Наконец, он отвернулся от меня и тоже шагнул к крыльцу.
— Ладно вам шуметь-то, — сказал. — Ну, унес я книжку домой, дал почитать одному человеку. Завтра заберу и притащу вам вашу «Шкуру», гад буду.
— Чо ты мелешь, последыш? — взвыл старик Шакалов, поднимая руки к небу, но тут же кидая их обратно вниз, чтоб подхватить падающие кальсоны. — Срам на всю фамилью! — крикнул он, исчезая в скрипучем нутре дома.
А старушка расцвела от счастья.
— Так бы сразу и говорил! — радостно затараторила она. — А то — я не я и подпись не моя! Завтра принесешь — из библиотеки мы тебя, конечно, исключим, такое правило. Но никуда сообщать не будем. А не вернешь, я снова приду. И не одна! — погрозила старушка…
Ленька снова сел на завалинку.
— Выходит, нету уже той книги? — спросил он.
— Я же тебе начал говорить, да ты не слушал. — И я рассказал всю эту позорную историю. Как на духу. — Прости меня, царь Леонид. — Но Ленька вряд ли оценил мою похвалу: историю Древней Греции он знал так же, как все другие истории. — Спасибо тебе. А про колонию этот божий одуванчик все врет, за одну книжку туда не посадят!
Ленька молчал, ковырял когтистым пальцем пыль завалинки. Потом сказал глухо:
— Знаешь чо, Денис, топай-ка ты отседа со своим мылом. Не надо мне от тебя ничего… Ох, тошно мне!
И его вдруг начало рвать. Тонкой зеленой струей. Видно, обессиленный голодом желудок не принял грубых «калачиков», или — что хуже — его мозг, душа его не смогли переварить моего подлого предательства, и его рвало от отвращения ко мне…
Наконец, он стер пучком травы зеленые пузыри с губ, сказал:
— Жалко «калачиков»-то, последние… А ты, Денис, уходи, ослободи двор…
Но Ленькиной гордости и стойкости хватило ненадолго. Голод не тетка. Когда через час, путем простого обмена «товар-товар», я махнул на рынке свое мыло на полбулки пеклеванного хлеба и снова явился к нему, он тот хлеб принял. Ленька ел, глотая большими кусками и запивая каждый глоток сырой колодезной водой, а я глядел на него, и не прежняя жалость, но настоящее преклонение переполняло меня.
Вот когда я впервые понял, еще, конечно, тоже не умея сформулировать это понимание, как и свою ненависть к лжехерсонцу Жене, понял, что нравственная высота человека вовсе не прямо пропорциональна его школьным отметкам, начитанности, его всезнайству. Бывает и наоборот: чем человек проще, чем ближе к земле, к «калачикам», тем он чище, а образованный гад во сто раз хуже гада-дикаря!
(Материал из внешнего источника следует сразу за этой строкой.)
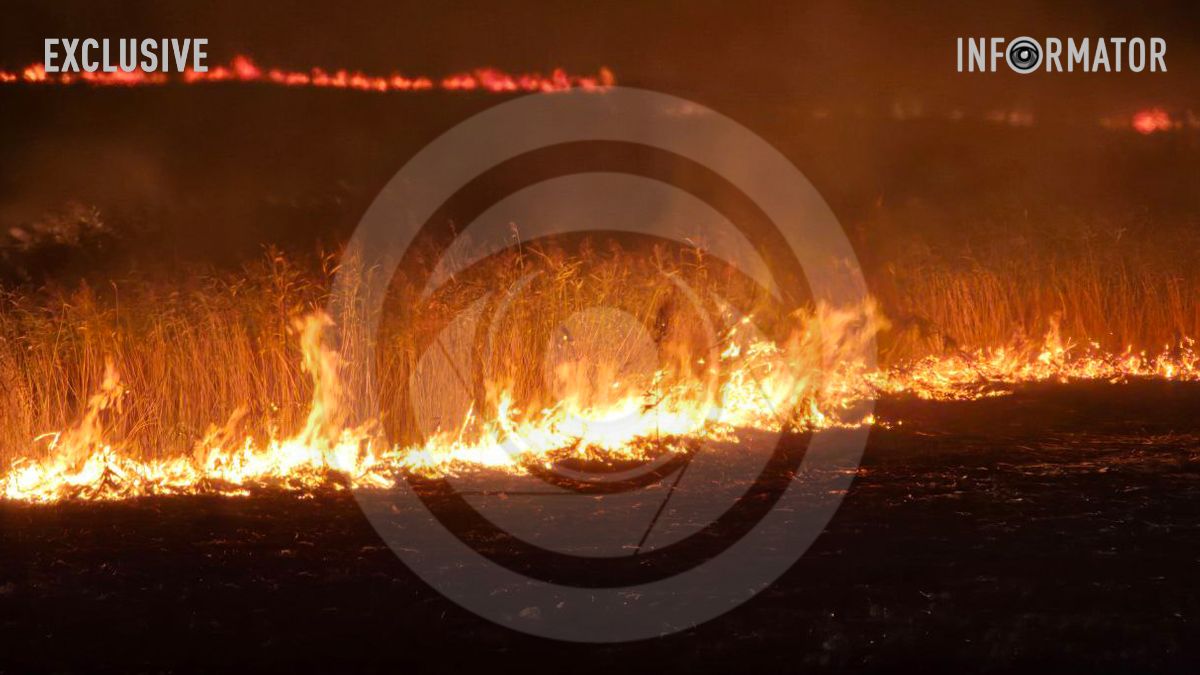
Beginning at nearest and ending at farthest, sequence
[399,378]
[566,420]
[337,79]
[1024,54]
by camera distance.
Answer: [399,378] < [566,420] < [337,79] < [1024,54]

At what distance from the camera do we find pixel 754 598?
4.37 meters

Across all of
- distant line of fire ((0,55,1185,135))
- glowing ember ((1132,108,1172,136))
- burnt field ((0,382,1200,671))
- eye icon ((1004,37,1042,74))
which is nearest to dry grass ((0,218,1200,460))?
burnt field ((0,382,1200,671))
…Поздно вечером, уже засыпая, я услышал сквозь всхлипы малолетнего брата Вовки, оплакивающего сожженное оружие, услышал, как разоряется внизу, в кухне, бабушка, ища пропавшее мыло и костеря самою себя:
— Опять я, несчастная вредительница, мыло, видимо, в поганое ведро столкнула. Люди за него работают, а я целый кусок нетронутый на помойку выплеснула. А теперь ищи-свищи… Совсем я отживаю, трубка клистирная, прости меня, Андрюшенька!..
Это она просила прощение за украденное мной мыло у нашего отца, у зятя своего, от которого известий не было уже полгода.
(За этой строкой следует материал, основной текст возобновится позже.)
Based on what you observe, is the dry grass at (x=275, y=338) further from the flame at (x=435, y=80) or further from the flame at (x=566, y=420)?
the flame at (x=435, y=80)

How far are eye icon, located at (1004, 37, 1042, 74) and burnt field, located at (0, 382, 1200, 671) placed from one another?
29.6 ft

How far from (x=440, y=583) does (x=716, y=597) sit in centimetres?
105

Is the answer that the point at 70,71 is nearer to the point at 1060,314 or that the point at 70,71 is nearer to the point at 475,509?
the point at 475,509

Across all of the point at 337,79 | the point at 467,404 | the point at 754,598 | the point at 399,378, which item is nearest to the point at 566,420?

И я завыл под своим одеялом, не вынеся этих причитаний. Завыл вслед Вовке, папиному любимцу…
В седьмом классе, осенью сорок шестого, к нам вернулись учителя-фронтовики.
Их уцелело немного. Если не считать Юрки-Палки, военрука-инвалида Юрия Павловича, — всего трое.
И первым в этой замечательной троице был, ясно, «немец» — Василий Александрович Широков, наш Вася Широчайший, мир праху его! Кличка эта, как и легенды о нем, пришла к нам из сияющих мирных времен, и он ее был достоин. Как тех легенд…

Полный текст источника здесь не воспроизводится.